For all of you who remember the nice little cod I caught last month that got edged off the top of the podium, there is now a chance for you all to help me regain some faith.

I know I'm stooping to low levels here to try and get you all to feel sorry for me because of that nasty spider that tried to eat me, have pity, feel sorrow and help put a smile back on my poor poor pain ridden face.

Vote here. http://www.fishraider.com.au/Invision/index.php?showtopic=18696


----------



## Jimmyak (Aug 14, 2006)

Hahaha, this is low. But i fell for it so you'l get my vote just to make you feel better :roll: .


----------



## Guest (Mar 4, 2007)

Gunna need all the help I can get, would you believe a bloody kingy is 1 vote in front :roll:

NOT AGAIN!!!! ARRRRRRRRRGH!

:lol:


----------



## victor-victor (Jan 12, 2006)

now neck and neck!


----------



## Flump (Apr 17, 2006)

Now in the lead :wink:


----------



## aleg75 (Dec 20, 2005)

Can here the violin from here :lol: add one vote!


----------



## Biggera Yakker (Jan 25, 2007)

I'll vote too after that soap opera of a story!!!
Funda, you should be writing for Home and Away!!!


----------



## Squidder (Sep 2, 2005)

LOL, registered to the site, and have been informed that I am registered but cannot post, the stupid site doesn't even let me view threads now - anyone else get this?


----------



## Jimmyak (Aug 14, 2006)

Yeah Jason, same thing happened to me last night. You should be able to post and view in around an hour from when u registered. Make sure you go thru the link they send u thru email too.


----------



## Squidder (Sep 2, 2005)

Ahh ok, cheers Jamie, it's all alright now. :wink:

Just voted, current standings are:
Cod god 27 votes
Kingie 25 votes

Looking good Allan, you just need to hold out for another 5 or so hours and the reel is yours.


----------



## paffoh (Aug 24, 2006)

Viva pppfffftttttt,

Im sure Mr. Team Daiwa isnt too fussed on the reel, his pride of freshwater fishing is at stake and another so popular Kingfish wont knock him off the winning list hopefully, vote recorded sir!

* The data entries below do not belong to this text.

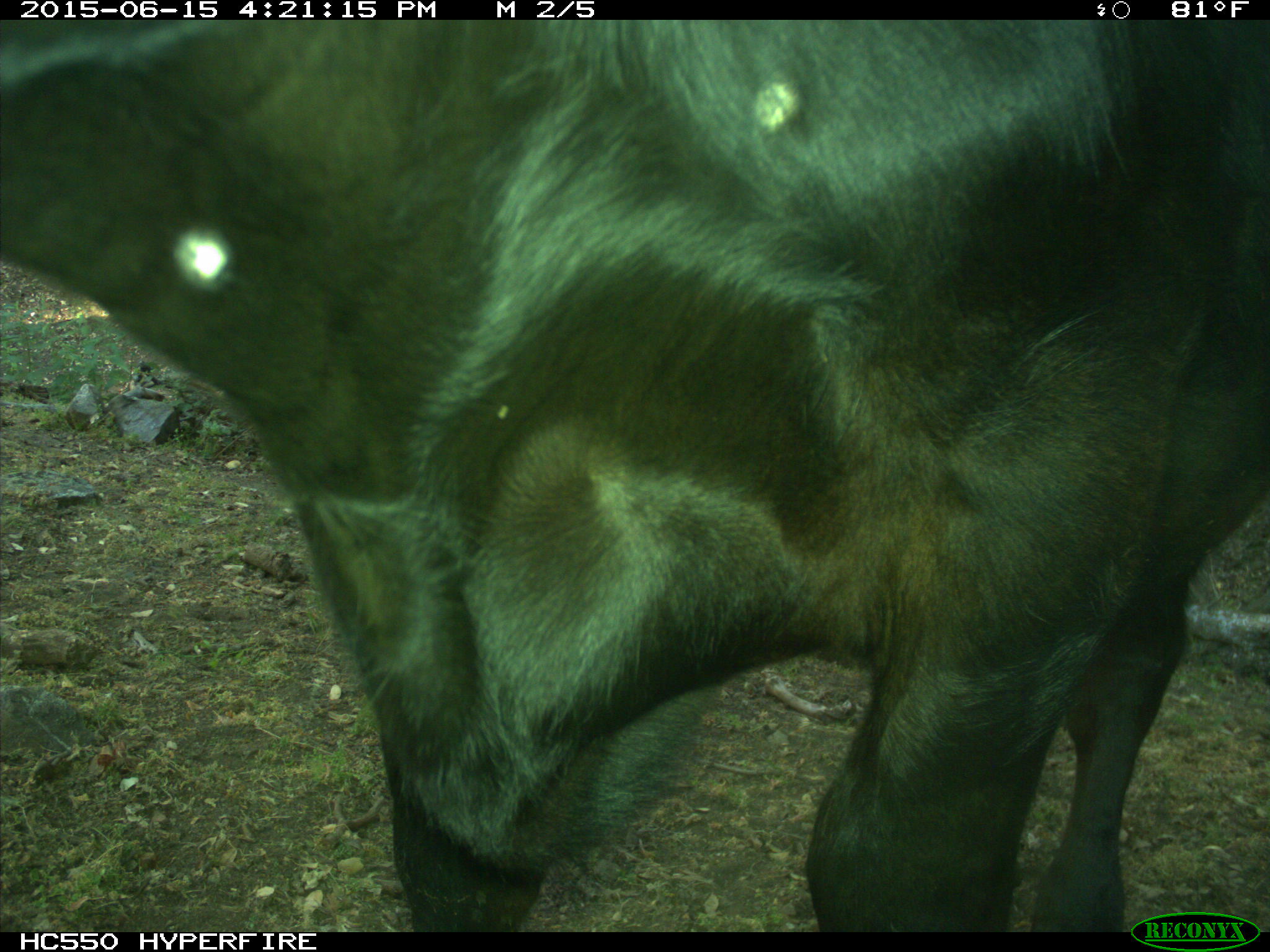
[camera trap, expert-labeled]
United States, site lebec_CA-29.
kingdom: Animalia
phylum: Chordata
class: Mammalia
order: Artiodactyla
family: Bovidae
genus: Bos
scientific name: Bos taurus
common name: domestic cow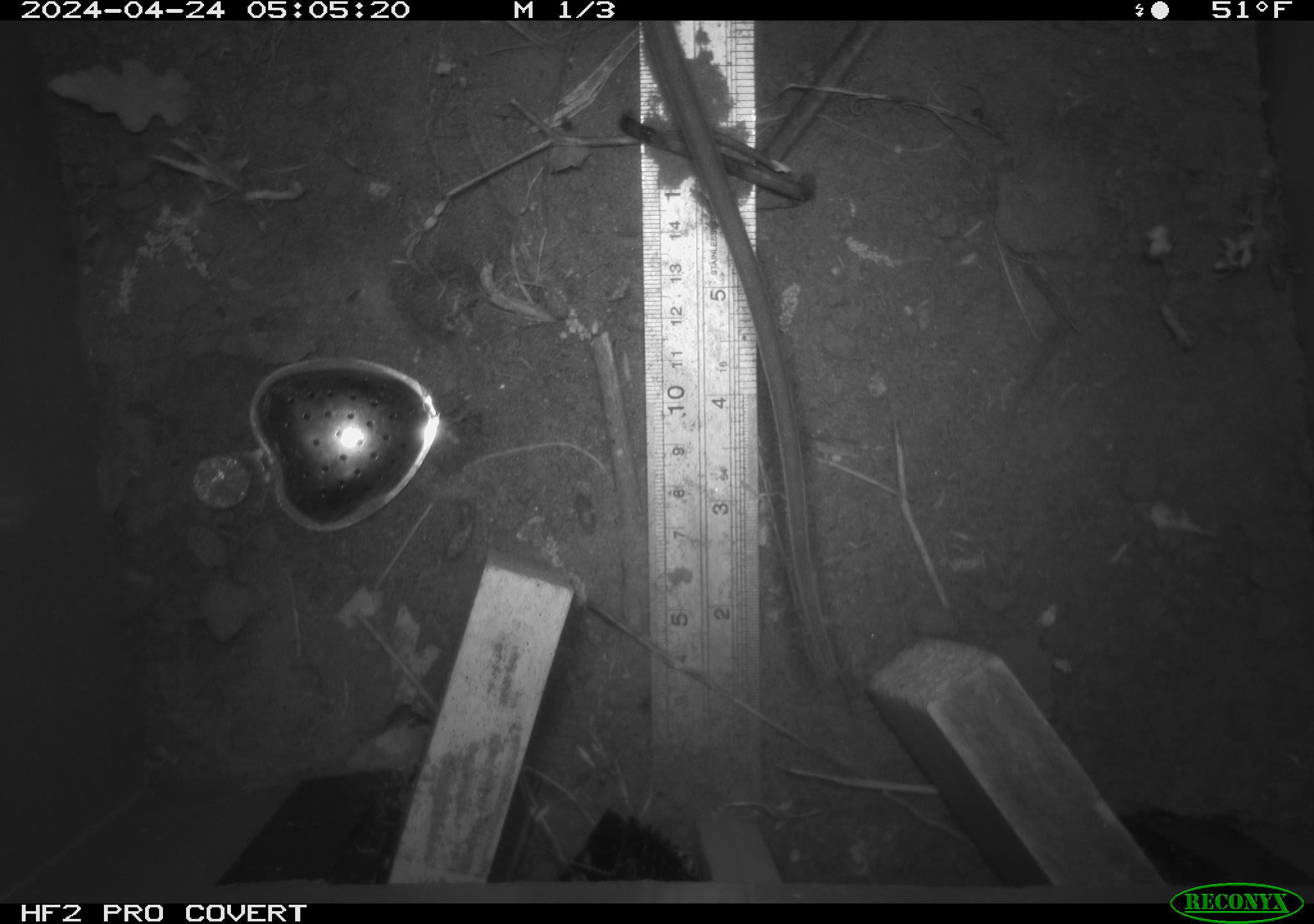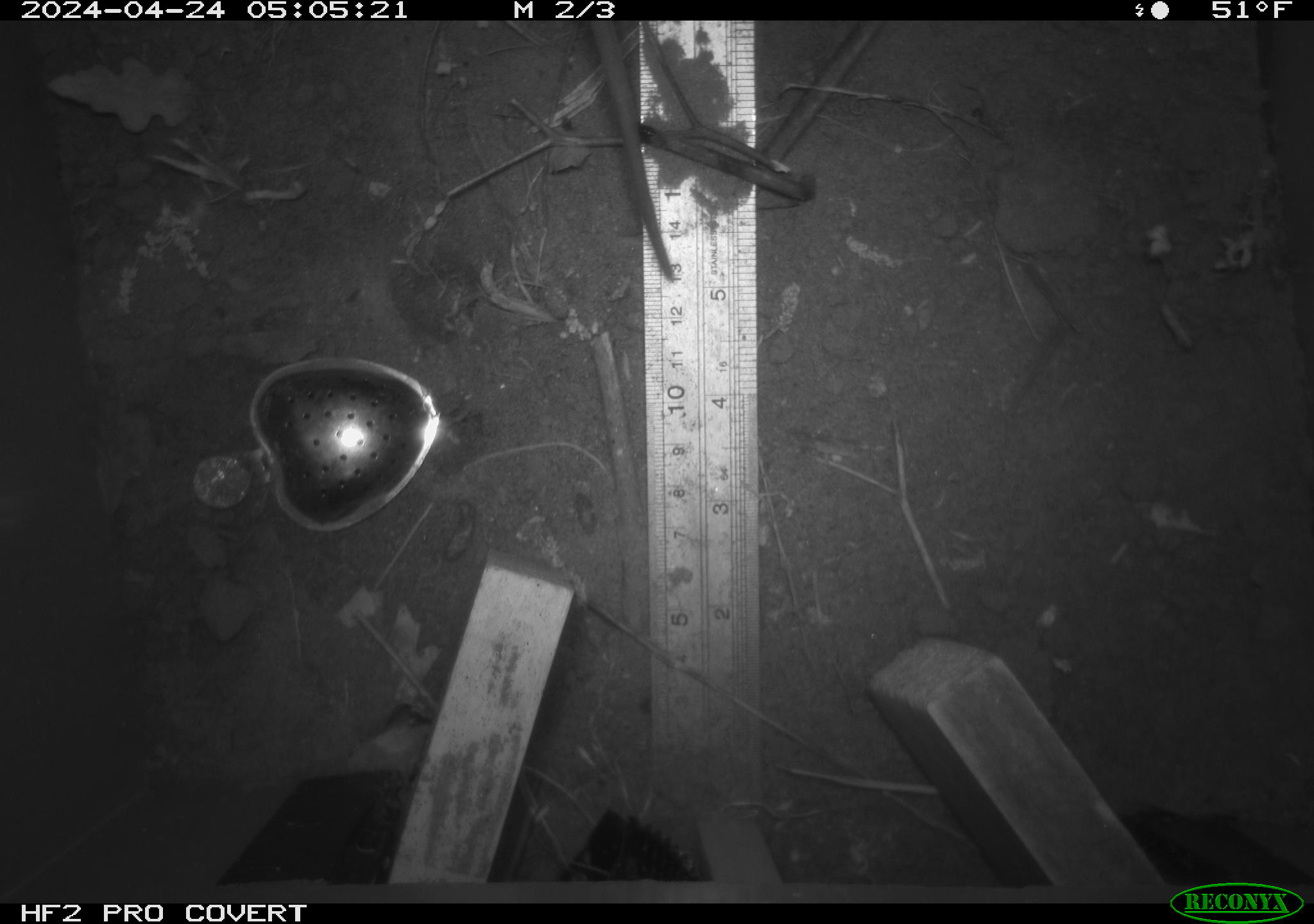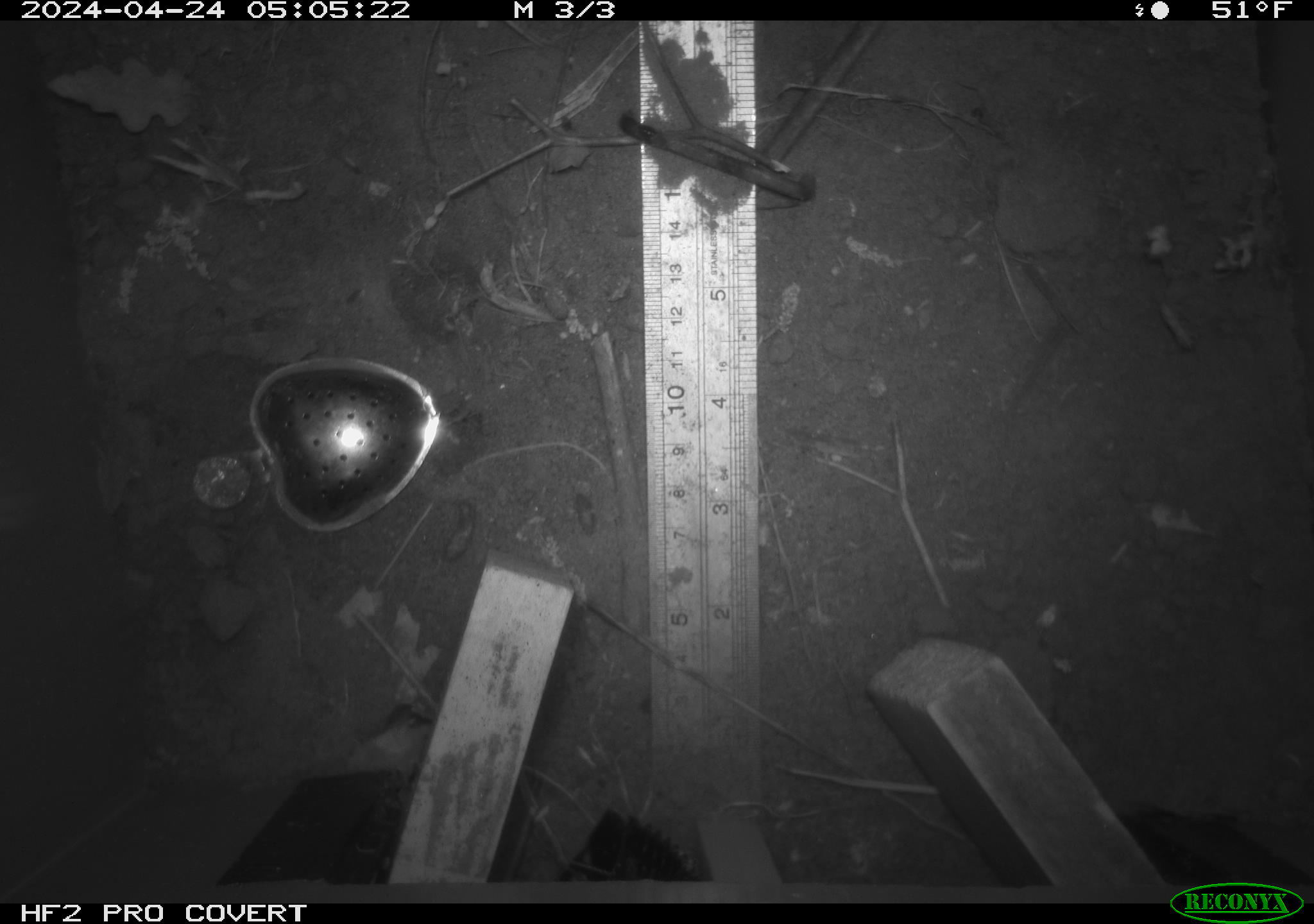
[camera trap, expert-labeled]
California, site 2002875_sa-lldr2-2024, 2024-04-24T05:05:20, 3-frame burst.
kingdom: Animalia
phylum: Chordata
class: Mammalia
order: Rodentia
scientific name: Rodentia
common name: rodent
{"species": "rodent (Rodentia)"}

Go Funda, its ya birthday!


----------



## Guest (Mar 5, 2007)

> The poll for voting will remain open until 10Pm on Monday (5/03/2007).


I'm 2 votes in front of that rotten kingfish :lol: so I guess I've won a reel


----------



## RedPhoenix (Jun 13, 2006)

Unfortunately, due to the change in ownership of this web site and the lack of response by the owners to my requests to remove my email address from all administrative-level notifications and functionality, I have decided to remove my posts on AKFF. Thank you for the great times, the fantastic learning experiences and the many many fish. If you are desperate for the old content of this particular post, it is available below base64 encoded and bzip2 compressed.

Red.

----

QlpoOTFBWSZTWTjDINIAAAVfgAASQCEAEAgAEAAmg5wAIAAiID1NGI2oU0yMTExKpe2JDMuREgxKnxBT4u5IpwoSBxhkGkA=


----------



## victor-victor (Jan 12, 2006)

Stooping has paid off, Congrats.

The Kingfish looked like it was taken in the back of a fishshop.


----------



## bazzoo (Oct 17, 2006)

Onya Alan, and well deserved, anyone that can bite a red back and live is ok by me


----------



## Guest (Mar 5, 2007)

bazzoo said:


> Onya Alan, and well deserved, anyone that can bite a red back and live is ok by me


HEHEHE been thinking of calling the new yak "VENOM" :lol: might have to call it VIVA la VENOM now :shock:

Thanks for your votes guys 8)


----------



## Squidder (Sep 2, 2005)

victor-victor said:


> The Kingfish looked like it was taken in the back of a fishshop.


I thought that too.

Well done Allan :wink:


----------



## Grazza (Feb 25, 2007)

That's a nice fish Allen, congrats on the win


----------